How does she want to come into this?
Would it be smarter not to show Nadia all her cards right away?Slow down and think a sec. Nadia has been playing her. Would it be wiser to let Nadia think she’s still in control, not letting on that Maggie is on to her?
Should Maggie play it coy?
Before she gets to the curtain, it flings open.
Nadia steps out of some back room. The two women lock eyes for the briefest of moments. Nadia moves with the grace of a trained Bolshoi ballerina—her head high, shoulders back, clothes draped perfectly on her petite frame. She knows how to draw the eye and yet it’s all organic. There is an intensity to Nadia, a focus, a fiery intelligence, a magnetism that you can’t quite escape.
Nadia breaks into a run and when she reaches Maggie, she throws her arms around her and pulls her close.
“I’m so glad you’re okay,” she whispers in Maggie’s ear.
Maggie surprises Nadia by pulling her even closer. Aggressively. Oddly enough, Maggie can feel the new breasts press against her own. She had forgotten about that for a second, that Nadia was a patient, that she’d recently had surgery. She must still be tender to the touch, but Nadia doesn’t wince from Maggie’s grip or back off. Still in an embrace, Maggie push-walks Nadia back toward the curtain. Nadia’s lips remain near her ear. She can hear Nadia’s breath catch. Maggie keeps Nadia’s body pressed against her with one arm. Her other hand now slowly travels down Nadia’s back. Anyone watching from a distance—or heck, even close up—would see something on the sensual side.
When Maggie’s hand reaches her waist, Nadia stiffens, and then her body seems to totally surrender into Maggie.
“Doctor…?”
Maggie’s hand slides to Nadia’s hip bone, then down the side of her leg, and—should Maggie do it?—up her thigh. Nadia’s breath quickens. Maggie is leading them back through the curtain, moving them away from prying eyes. The back room is empty and lined with plush sofas.
Maggie changes up now, pulling up on the fringe of Nadia’s dress so that it’s over her waist.

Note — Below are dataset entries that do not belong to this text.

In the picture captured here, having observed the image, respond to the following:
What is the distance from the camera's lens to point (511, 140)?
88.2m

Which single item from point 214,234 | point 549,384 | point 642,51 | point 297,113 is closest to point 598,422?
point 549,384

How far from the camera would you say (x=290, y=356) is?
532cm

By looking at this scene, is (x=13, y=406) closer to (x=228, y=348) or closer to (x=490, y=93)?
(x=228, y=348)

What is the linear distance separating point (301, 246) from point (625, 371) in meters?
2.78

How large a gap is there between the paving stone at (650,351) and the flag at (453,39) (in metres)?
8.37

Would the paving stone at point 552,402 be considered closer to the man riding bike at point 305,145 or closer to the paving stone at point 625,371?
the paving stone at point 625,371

“Doctor,” Nadia says again.
And that’s when Maggie pushes Nadia back onto the couch. Nadia’s face is flushed. Maggie is about to follow her down, but there’s no need. Nadia’s dress is still up over her waist. As was Maggie’s wont, Nadia’s thighs are exposed.
And unblemished.
Maggie looks back and makes sure no one is coming toward them. No one is. Anyone who saw them vanish back in here probably thinksthey want to be alone, private, undisturbed. Good. That’s what Maggie wanted.

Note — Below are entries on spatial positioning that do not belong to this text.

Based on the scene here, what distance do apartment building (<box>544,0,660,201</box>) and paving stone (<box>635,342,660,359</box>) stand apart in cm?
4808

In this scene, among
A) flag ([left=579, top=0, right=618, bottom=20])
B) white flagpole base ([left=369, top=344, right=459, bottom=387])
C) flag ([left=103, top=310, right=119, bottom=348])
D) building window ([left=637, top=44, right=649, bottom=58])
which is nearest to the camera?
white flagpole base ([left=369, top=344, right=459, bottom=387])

Nadia’s eyes flare for a moment, and Maggie can see she realizes what’s going on.
Nadia pulls her skirt back down.
“Too late,” Maggie says.
Nadia stays still. Maggie reaches out and grabs the hem of the dress and pulls it back up, once again baring her upper thigh.
“No tattoo,” Maggie says, before letting go.

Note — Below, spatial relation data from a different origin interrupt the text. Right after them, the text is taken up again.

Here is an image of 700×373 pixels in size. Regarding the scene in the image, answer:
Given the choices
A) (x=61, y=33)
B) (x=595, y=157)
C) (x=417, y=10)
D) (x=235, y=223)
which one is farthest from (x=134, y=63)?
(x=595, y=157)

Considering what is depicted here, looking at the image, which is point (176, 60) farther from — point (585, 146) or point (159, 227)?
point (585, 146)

Yep, screw playing it coy.
“Time to cut the shit, Nadia, and tell me what’s going on.”
Nadia opens her mouth, a lie undoubtedly coming to her lips automatically, but Maggie cuts her off by holding up the phone Charles Lockwood had given her. She took screenshots from Ray Levine’s website and has the photos lined up and ready to go. She only needs one, the first one, to make Nadia go still. Using her index finger, Maggie swipes through them, just to emphasize the point. The photographs are black-and-white, taken by Ray the day before the incursion that killed Maggie’s beloved.
Marc is in many. Trace is in many.
And in the background, trying hard it seems not to be the object of attention, is Nadia.
“You’re Salima,” Maggie says. “You’re the guide who led Marc and Trace to the TriPoint refugee camp.”